The Golem and the Dancing Girl (original German title: Der Golem und die Tänzerin) is a lost 1917 German silent comedy horror film. It is part of a trilogy, preceded by The Golem (1915) and followed by The Golem: How He Came into the World (1920). Paul Wegener and Rochus Gliese co-directed and acted in the film. Wegener also wrote the screenplay. This was the screen debut of Fritz Feld. It was produced by Deutsche Bioscop GmbH.

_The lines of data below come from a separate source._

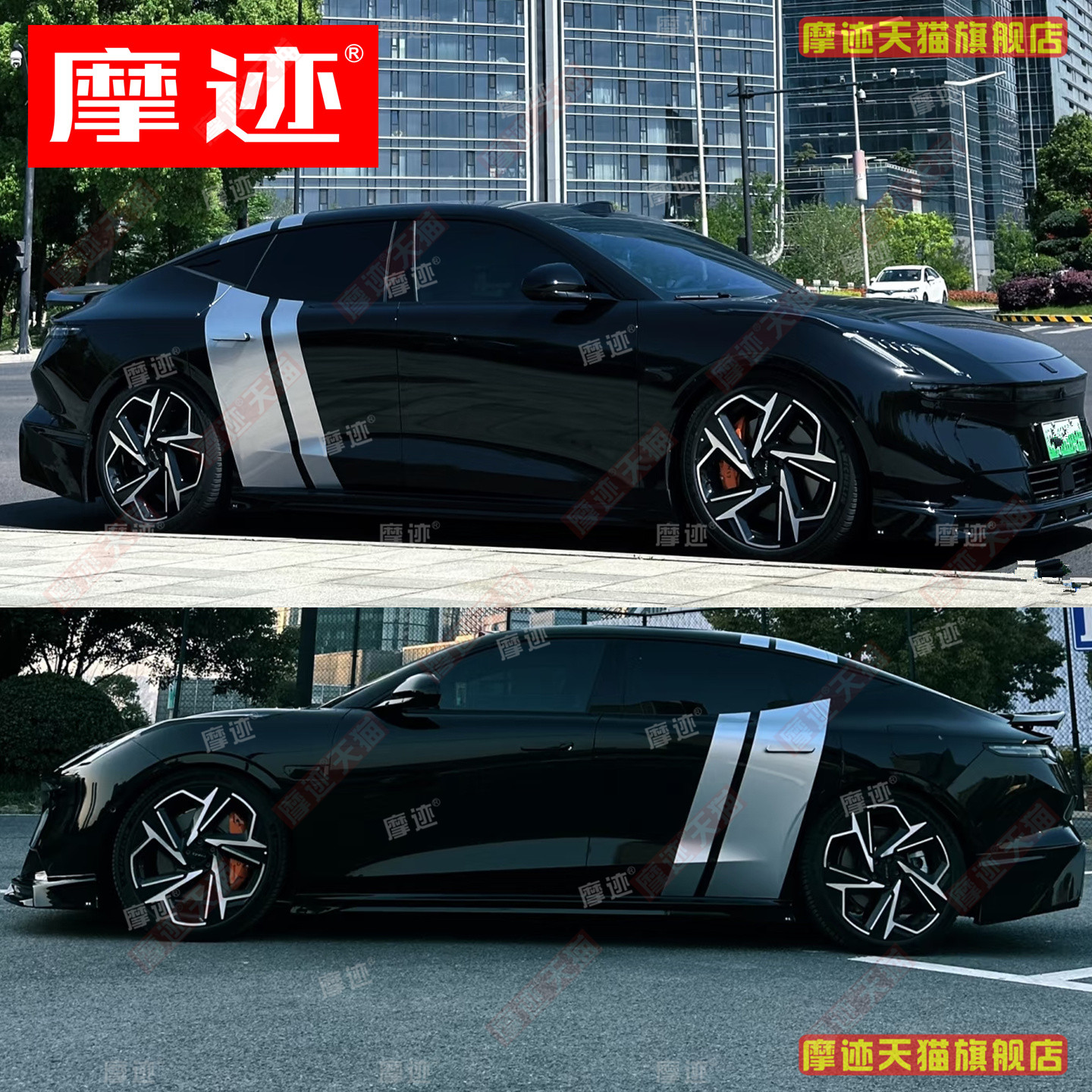 适用领克Z10贴纸后门拉花车贴画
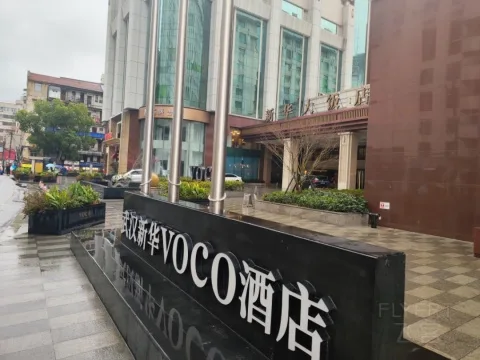 武汉新华voco酒店会议场地实景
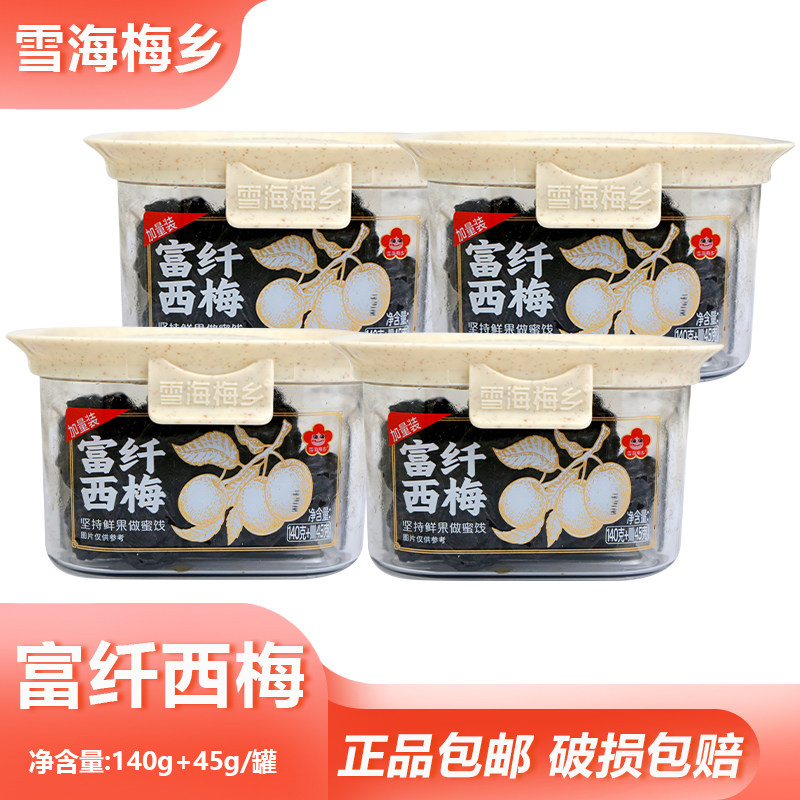 雪海梅乡富纤西梅140g西梅干蜜饯果脯酸甜果干休闲:解馋零食罐装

The Golem and the Dancing Girl is now considered a lost film, though silentera.com reports a print may exist in an "eastern European film archive". Troy Howarth wrote, "(the film) remains one of the earliest filmed examples of a horror spoof....makes it all the more regrettable that it has vanished so completely."

==Plot==

Not much is known of the plot, since the film is considered lost, but it appears to have been a parody of the earlier 1915 film Der Golem. Wegener plays an actor who, upon discovering the fear his performance generates when he assumes the role of the Golem in a film, decides to wear the costume to a party he is to attend, in order to make an impression on a dancer (Salmanova) who will be there.

==Cast==
- Paul Wegener as The Golem. IMDb credits Wegener as playing the Golem (as he did in the other two films in the trilogy), while silentera.com states this role was played by Gliese.
- Lyda Salmonova as Helga
- Rochus Gliese
- Wilhelm Diegelmann
- Fritz Feld as Hotel Page (under his birth name Friedrich Veilchenfeld)
- Emilie Kurz
- Mr. Meschugge
- Erich Schönfelder
- Ernst Waldow

==Reception==
Troy Howarth wrote, "Not only is the film considered lost, it doesn't seem to have generated much notice upon its original release."